X_train[X_train.select_dtypes('number').columns] = \
si.fit_transform(X_train.select_dtypes('number'))
X_test[X_test.select_dtypes('number').columns] = \
si.transform(X_test.select_dtypes('number'))
Fancy imputation¶
This basically does the same thing as mice
in R.
[33]:
from sklearn.experimental import enable_iterative_imputer
from sklearn.impute import IterativeImputer
[34]:
ii = IterativeImputer(random_state=0)
[35]:
X_train[X_train.select_dtypes('number').columns] = \
ii.fit_transform(X_train.select_dtypes('number'))
[36]:
X_test[X_test.select_dtypes('number').columns] = \
ii.transform(X_test.select_dtypes('number'))
[37]:
X_train.isnull().sum().sum(), X_test.isnull().sum().sum()
[37]:
(0, 0)
Simple example to illustrate differences¶
[38]:
import numpy as np
[39]:
x = np.array([
[10, 10],
[1, 1],
[2,2],
[10, 10],
[10, np.nan],
[np.nan, 10],
[np.nan, np.nan]
])
[40]:
si.fit_transform(x)
[40]:
array([[10. , 10. ],
[ 1. , 1. ],
[ 2. , 2. ],
[10. , 10. ],
[10. , 6.6],
[ 6.6, 10. ],
[ 6.6, 6.6]])
[41]:
ii.fit_transform(x)
[41]:
array([[10. , 10. ],
[ 1. , 1. ],
[ 2. , 2. ],
[10. , 10. ],
[10. , 9.99968523],
[10.00094638, 10. ],
[ 7.1668244 , 7.1666142 ]])
[42]:
X_train.to_csv('data/X_train_unscaled.csv', index=False)

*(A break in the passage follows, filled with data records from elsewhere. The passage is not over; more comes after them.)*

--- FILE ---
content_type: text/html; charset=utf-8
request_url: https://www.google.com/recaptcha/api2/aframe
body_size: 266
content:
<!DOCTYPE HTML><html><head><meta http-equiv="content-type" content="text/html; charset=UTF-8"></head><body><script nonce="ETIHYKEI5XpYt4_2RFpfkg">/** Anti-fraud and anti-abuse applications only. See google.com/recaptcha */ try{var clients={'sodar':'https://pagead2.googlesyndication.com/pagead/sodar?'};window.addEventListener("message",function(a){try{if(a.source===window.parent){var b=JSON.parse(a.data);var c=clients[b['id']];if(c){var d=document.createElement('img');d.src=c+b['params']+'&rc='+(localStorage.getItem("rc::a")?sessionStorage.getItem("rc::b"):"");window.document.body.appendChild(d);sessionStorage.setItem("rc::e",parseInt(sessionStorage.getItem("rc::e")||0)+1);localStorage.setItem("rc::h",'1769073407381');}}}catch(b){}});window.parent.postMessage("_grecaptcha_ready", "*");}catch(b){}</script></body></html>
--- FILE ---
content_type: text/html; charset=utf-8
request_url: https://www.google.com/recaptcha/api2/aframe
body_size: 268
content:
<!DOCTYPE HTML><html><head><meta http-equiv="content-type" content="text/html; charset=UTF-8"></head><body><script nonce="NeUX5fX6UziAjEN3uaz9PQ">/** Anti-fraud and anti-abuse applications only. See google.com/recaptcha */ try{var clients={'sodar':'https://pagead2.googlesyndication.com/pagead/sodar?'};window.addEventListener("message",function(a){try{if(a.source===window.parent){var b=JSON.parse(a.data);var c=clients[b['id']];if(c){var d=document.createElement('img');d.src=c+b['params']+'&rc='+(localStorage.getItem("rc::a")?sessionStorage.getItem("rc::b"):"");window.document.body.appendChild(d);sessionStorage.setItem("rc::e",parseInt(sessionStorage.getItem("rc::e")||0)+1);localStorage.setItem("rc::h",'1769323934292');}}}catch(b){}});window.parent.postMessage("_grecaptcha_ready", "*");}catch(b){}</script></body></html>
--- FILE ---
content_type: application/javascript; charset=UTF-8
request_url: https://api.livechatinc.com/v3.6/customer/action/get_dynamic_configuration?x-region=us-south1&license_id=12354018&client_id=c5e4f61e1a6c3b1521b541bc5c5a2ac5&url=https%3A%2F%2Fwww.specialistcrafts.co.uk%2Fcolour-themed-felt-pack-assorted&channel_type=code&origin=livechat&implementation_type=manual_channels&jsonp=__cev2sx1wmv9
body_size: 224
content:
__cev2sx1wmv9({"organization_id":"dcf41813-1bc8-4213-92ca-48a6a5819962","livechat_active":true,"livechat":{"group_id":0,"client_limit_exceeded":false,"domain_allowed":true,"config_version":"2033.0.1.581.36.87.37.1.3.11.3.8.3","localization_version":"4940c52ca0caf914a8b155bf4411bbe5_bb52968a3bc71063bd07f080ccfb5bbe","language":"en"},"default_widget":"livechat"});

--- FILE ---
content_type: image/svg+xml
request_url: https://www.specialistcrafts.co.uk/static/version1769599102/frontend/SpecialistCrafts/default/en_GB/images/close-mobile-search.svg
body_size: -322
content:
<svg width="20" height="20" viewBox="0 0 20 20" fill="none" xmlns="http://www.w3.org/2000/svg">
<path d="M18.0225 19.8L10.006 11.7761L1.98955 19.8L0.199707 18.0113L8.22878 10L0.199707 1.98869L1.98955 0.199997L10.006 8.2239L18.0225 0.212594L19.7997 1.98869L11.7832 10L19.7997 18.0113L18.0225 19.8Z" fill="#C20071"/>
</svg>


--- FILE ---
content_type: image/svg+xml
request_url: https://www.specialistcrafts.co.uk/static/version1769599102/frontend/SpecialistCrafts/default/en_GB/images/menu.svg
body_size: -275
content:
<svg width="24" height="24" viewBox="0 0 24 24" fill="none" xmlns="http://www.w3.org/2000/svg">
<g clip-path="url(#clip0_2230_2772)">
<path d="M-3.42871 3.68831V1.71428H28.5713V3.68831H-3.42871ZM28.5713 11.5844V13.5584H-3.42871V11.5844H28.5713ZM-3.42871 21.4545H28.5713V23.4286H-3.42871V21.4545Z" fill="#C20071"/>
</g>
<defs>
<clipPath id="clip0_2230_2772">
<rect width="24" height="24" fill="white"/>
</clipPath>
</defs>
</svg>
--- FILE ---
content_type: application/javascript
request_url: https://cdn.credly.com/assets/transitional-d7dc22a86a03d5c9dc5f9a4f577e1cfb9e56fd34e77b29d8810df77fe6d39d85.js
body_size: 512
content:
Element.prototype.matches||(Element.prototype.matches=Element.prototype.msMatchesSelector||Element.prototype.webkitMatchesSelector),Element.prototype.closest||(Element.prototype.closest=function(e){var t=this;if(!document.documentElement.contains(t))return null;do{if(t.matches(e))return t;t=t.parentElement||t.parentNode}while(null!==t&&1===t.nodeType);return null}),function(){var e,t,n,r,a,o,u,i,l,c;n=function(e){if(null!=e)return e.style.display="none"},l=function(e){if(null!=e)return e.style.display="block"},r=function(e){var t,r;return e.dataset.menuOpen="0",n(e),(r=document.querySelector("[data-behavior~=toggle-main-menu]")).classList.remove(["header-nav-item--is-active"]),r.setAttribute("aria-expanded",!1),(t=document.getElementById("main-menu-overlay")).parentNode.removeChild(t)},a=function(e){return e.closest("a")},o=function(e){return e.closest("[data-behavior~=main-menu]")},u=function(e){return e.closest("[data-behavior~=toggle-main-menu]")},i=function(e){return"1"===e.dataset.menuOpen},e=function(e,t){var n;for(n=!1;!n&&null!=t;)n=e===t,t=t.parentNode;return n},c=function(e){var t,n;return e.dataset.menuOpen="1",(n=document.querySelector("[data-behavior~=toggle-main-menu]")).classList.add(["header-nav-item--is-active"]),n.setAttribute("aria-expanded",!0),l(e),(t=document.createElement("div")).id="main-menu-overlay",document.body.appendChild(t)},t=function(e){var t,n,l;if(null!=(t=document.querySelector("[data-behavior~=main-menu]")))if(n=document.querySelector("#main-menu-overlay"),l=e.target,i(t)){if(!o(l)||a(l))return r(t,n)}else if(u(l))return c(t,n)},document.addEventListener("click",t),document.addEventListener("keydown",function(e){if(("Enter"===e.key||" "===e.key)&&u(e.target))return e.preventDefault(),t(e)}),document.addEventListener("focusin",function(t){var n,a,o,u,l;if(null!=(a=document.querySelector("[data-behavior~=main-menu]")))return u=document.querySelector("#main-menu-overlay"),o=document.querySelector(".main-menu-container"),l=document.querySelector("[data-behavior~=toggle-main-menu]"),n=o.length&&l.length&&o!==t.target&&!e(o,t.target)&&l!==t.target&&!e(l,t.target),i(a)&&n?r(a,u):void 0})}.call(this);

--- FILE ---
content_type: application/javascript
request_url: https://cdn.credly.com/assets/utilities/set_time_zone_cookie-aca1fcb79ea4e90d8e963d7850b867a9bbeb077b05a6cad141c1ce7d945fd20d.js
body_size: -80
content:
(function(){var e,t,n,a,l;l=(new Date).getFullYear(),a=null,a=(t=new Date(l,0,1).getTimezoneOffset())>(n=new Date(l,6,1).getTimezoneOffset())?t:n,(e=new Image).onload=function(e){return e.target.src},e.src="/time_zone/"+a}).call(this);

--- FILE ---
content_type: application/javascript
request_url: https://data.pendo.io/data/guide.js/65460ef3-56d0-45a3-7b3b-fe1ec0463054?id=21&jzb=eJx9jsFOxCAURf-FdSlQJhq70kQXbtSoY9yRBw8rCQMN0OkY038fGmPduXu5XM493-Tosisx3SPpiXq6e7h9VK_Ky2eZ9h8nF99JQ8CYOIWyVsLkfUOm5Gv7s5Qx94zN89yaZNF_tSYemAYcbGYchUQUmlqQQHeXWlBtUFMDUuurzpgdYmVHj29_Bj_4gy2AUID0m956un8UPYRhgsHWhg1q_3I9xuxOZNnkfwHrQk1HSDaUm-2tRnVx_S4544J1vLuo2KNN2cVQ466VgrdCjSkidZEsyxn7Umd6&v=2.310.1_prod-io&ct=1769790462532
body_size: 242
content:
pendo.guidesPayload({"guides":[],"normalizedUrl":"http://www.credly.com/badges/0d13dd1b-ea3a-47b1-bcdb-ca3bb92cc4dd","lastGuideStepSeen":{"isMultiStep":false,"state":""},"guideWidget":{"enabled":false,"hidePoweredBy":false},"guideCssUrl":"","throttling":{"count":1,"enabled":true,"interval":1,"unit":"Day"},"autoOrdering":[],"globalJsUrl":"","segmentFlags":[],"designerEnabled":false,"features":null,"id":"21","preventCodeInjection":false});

X_test.to_csv('data/X_test_unscaled.csv', index=False)
y_train.to_csv('data/y_train_unscaled.csv', index=False)
y_test.to_csv('data/y_test_unscaled.csv', index=False)
Standardize data¶
[43]:
from sklearn.preprocessing import StandardScaler
[44]:
scaler = StandardScaler()
[45]:
X_train.iloc[:, :] = scaler.fit_transform(X_train)
X_test.iloc[:, :] = scaler.transform(X_test)
Save processed data for future use¶
[46]:
X_train.to_csv('data/X_train.csv', index=False)
X_test.to_csv('data/X_test.csv', index=False)
y_train.to_csv('data/y_train.csv', index=False)
y_test.to_csv('data/y_test.csv', index=False)